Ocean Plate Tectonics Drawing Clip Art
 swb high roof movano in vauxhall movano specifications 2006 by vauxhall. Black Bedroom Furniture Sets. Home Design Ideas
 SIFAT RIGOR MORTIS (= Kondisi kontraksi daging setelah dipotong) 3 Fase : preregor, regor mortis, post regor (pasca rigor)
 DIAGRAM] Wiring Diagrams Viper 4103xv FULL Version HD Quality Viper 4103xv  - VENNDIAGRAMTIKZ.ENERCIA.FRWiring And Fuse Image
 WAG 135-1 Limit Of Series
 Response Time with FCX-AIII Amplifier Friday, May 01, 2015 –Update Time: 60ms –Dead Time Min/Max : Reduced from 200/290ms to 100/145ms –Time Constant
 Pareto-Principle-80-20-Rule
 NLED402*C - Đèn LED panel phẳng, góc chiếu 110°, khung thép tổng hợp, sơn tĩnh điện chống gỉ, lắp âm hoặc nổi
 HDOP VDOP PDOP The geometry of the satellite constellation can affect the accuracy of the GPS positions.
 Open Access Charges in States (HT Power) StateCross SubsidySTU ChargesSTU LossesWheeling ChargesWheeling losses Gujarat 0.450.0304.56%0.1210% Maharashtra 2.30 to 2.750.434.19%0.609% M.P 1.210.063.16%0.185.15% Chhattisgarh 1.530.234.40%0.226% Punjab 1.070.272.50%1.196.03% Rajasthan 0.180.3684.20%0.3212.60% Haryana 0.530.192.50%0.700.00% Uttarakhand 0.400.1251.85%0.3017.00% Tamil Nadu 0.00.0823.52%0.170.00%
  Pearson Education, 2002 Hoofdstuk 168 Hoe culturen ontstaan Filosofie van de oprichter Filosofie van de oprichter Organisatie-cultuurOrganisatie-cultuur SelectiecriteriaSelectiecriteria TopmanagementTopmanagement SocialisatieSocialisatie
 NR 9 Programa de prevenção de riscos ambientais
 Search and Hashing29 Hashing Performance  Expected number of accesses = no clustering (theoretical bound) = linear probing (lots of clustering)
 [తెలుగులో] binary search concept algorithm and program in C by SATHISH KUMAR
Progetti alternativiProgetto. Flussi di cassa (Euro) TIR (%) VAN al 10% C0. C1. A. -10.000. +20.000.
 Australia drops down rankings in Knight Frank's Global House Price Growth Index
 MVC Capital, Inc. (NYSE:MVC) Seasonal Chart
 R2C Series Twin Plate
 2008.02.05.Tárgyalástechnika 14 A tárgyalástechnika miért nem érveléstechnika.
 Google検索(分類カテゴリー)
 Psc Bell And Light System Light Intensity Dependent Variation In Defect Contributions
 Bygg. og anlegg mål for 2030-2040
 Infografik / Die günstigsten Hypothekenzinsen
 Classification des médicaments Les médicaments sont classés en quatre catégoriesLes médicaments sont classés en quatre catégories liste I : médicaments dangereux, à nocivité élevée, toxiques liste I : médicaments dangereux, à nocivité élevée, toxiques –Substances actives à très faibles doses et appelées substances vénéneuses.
————
- **WHAT IS REQUIRED**
Please provide nothing but the number of lines in the records that hold the string "Plate".

- **TASK OUTPUT**
2